The narration always includes many examples of different times and places where the role of the dissident or one who speaks out in the cause of morality, is not confined to the saintly or celebrity and is usually more genuine. These examples seem to be a valid argument against the claim that religious belief is necessary condition for moral actions - soon afterwards, Hitchens uses many examples to demonstrate how the argument of morality being dependent upon a mythic or religious transmission is a misapprehension of what really takes place.
This comes to the letter that dissents from institutions, particularly religious institutions that actually ask that people to "check your intellect at the door" and listen to the "wise person" or "books of wisdom", further aspiring mental annihilation. This subtle imposed ignorance keeps the masses in a haze, but sufficiently free to do the bidding of its leaders, however harmful they may be. This quieting of the faculties of reason easily endangers people, making them more susceptible to being deluded by the current religious conformism, centrism or large consensus. One ever common example of the mental dangers of Non-judgement, are people becoming morally apathetic or being "non-critical" on positions which has often led to moral transgressions of those who decide to remain neutral in times of crisis - such as the Catholic German Priest's being concilliary or somewhat accommodating to Hitler and his political purposes.
It is in this context where Hitchens of his own term he likens, "anti-theism" as part of a ongoing criticism of Religion and its harmful applications. One notable criticism regarding Religion and its harmful applications, is of how the Christian claim of "vicarious redemption" is in fact, repulsive - with any sort of actual application rendered absurd ;
For example Hitchens writes, "I would not throw my numberless sins onto a scapegoat and expect them to pass from me" It follows that you should not assume anothers actual crimes as if they were your own;
For one thing you really didn't commit them and might have died than instead of committing them - this impossible action of vicarious redemption robs people of individual responsibility.
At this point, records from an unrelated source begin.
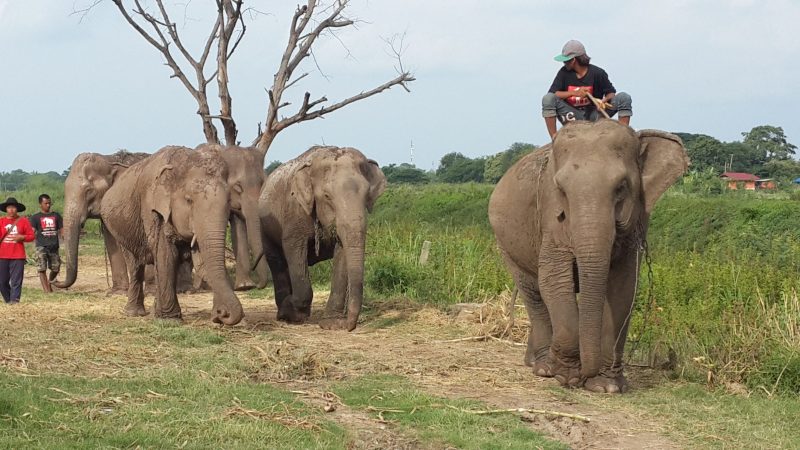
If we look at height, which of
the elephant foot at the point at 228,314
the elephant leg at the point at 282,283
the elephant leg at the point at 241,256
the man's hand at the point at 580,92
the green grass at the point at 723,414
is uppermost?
the man's hand at the point at 580,92

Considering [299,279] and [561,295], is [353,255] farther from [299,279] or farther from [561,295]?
Result: [561,295]

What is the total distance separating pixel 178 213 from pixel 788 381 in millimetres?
6722

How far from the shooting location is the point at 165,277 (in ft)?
40.9

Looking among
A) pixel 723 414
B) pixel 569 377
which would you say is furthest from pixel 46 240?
pixel 723 414

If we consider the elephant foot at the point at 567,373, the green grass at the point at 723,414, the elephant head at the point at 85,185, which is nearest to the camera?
the green grass at the point at 723,414

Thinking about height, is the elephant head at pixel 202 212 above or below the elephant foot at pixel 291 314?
above

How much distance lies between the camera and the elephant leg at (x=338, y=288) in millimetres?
13062

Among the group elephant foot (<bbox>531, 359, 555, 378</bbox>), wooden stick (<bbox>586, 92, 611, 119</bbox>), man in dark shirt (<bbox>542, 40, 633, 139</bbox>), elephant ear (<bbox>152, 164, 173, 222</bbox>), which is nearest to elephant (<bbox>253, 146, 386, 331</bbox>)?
elephant ear (<bbox>152, 164, 173, 222</bbox>)

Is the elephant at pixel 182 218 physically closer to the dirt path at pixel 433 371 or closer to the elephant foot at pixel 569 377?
the dirt path at pixel 433 371

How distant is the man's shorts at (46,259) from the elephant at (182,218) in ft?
13.9

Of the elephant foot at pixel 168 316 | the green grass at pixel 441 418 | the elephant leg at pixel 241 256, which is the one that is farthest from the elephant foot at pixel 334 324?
the green grass at pixel 441 418

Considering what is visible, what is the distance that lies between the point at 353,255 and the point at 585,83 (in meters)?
4.02

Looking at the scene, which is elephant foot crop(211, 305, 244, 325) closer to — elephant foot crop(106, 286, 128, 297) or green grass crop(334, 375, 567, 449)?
green grass crop(334, 375, 567, 449)

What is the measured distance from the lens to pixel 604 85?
9781mm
In short, this claim is not intellectually honest and is therefore adverse to grounded reasoning.
This is certainly a thought provoking book that is enjoyable to read and useful to employ. Regardless of what one thinks of the arguments and positions put forth in these letters, Hitchens always puts forth sound rationale for why he thinks the way he does - ever provoking the rational salience of a fellow contrarian.
Hitch truly was one of the most brilliant minds of our time, and I wish he could have been with us longer.
Hitchens acknowledges the struggle ahead for a contrarian thinker and bids us to "imagine a state of bliss and perpetual happiness and harmony, and you have summoned a vision of tedium and pointlessness and predictability". He trawls the work of others and collects arguments which form a manual for being a better thinker who will, in turn, contribute to a better society. `Letters' eponymously addresses the need for young adults to find a purpose, and Hitchens endorses all "to travel as much as you can, and to evolve yourself as an internationalist". Hitchens dismisses baser traits deftly, noting for example that "my parents were too intelligent to be encumbered by prejudice". Unlike many of his critics, Hitchens has shown the difference between thinking and moralising.